Atkins claimed that the key to the so-called “calorie fallacy” was that the missing calories were explained by the excretion of ketones. Dieters in ketosis, he argued, urinate and breathe out so many calories in the form of ketones that “weight will be lost even when the calories taken in far exceed the calories expended.” He claimed dieters could “sneak” calories out of the body unused.[106]
The “Atkins Physician Council” also claims that one’s body expends more energy burning fat and thus “You wouldn’t have to increase your exercise at all because your body would be working harder, so that you could literally sit in your armchair and lose weight.”[107] As the Secretary of the AMA’s Council on Food and Nutrition tried to make clear, “The whole [Atkins] diet is so replete with errors woven together that it makes the regimen sound mysterious and magical.”[108]

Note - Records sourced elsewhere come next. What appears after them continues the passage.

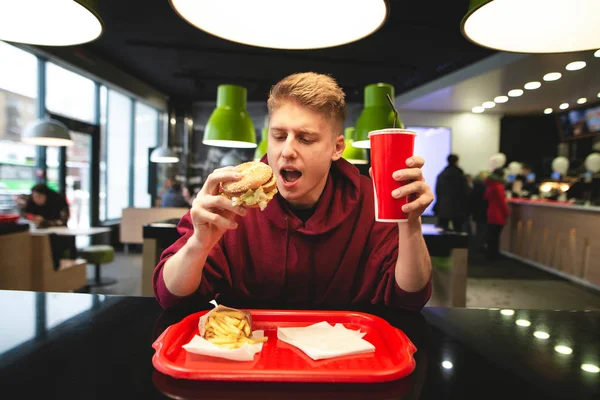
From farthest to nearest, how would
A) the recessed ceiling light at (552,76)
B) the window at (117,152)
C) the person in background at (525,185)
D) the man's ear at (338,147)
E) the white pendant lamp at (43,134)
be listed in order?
1. the person in background at (525,185)
2. the window at (117,152)
3. the recessed ceiling light at (552,76)
4. the white pendant lamp at (43,134)
5. the man's ear at (338,147)

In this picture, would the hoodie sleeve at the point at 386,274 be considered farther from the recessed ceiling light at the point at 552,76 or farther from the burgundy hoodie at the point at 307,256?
the recessed ceiling light at the point at 552,76

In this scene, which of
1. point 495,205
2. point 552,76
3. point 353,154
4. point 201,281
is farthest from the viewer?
point 495,205

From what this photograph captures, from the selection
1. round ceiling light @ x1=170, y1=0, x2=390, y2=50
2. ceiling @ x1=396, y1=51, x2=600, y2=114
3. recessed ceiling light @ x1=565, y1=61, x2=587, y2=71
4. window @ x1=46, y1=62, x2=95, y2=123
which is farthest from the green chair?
recessed ceiling light @ x1=565, y1=61, x2=587, y2=71

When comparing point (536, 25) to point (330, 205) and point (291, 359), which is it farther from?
point (291, 359)

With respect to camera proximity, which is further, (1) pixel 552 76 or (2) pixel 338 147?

These claims sounded so far-fetched that as part of an investigative documentary, the BBC paid obesity researchers to design an experiment to test it. So researchers took two identical twins and put one on the Atkins Diet for a while, the other on a high carbohydrate diet and locked them both in sealed chambers to measure exactly where the calories were going. Did the twin on the Atkins Diet have any sort of metabolic “advantage” by burning fat and protein as his source of fuel? Was he literally flushing more calories down the toilet? Of course not. “We found no difference whatsoever,” the researcher said.[109]
As the evidently “subnormal intellects” at the AMA concluded, “No scientific evidence exists to suggest that the low carbohydrate ketogenic diet has a metabolic advantage over more conventional diets for weight reduction.”[110] The only comprehensive systematic review ever done of low carb diets found that the carbohydrate content of the diet seemed in no way correlated with weight loss.[111] The truth seems to be that nothing matters more than calories when it comes to weight loss.[112] According to the director of nutrition at the Center for Science in the Public Interest, “This whole ketosis thing is just a gimmick to make people think there’s something to blame for weight gain and some magic solution to take it off. That’s the beginning and end of it.”[489]
But what about all the scientific studies Dr. Atkins cited in his book to back up his claims? Although his first book had essentially no citations, by the final edition he listed over 300.[113] Reviewing all of the studies on low carb diets, researchers concluded, “The studies by Atkins to support his contentions were of limited duration, conducted on a small number of people, lacked adequate controls and used ill-defined diets.”[114] Most importantly, though, some of the very studies he cites actually refute exactly what he’s claiming. And he accused the AMA of being “intellectually dishonest.”[115]
Of the few studies that did back up his claims, some had seriously questionable validity[116] and researchers could not replicate the findings of the rest.[117-134] One review of studies that have defended Atkins claims concluded, “It turns out that when these data are critically analyzed they are often found to be in error, and it’s therefore impossible to accept the validity of the conclusions derived by the authors from such erroneous data.”[135]
People lost weight on low carb diets the way everybody loses weight on any diet–by eating fewer calories.[136]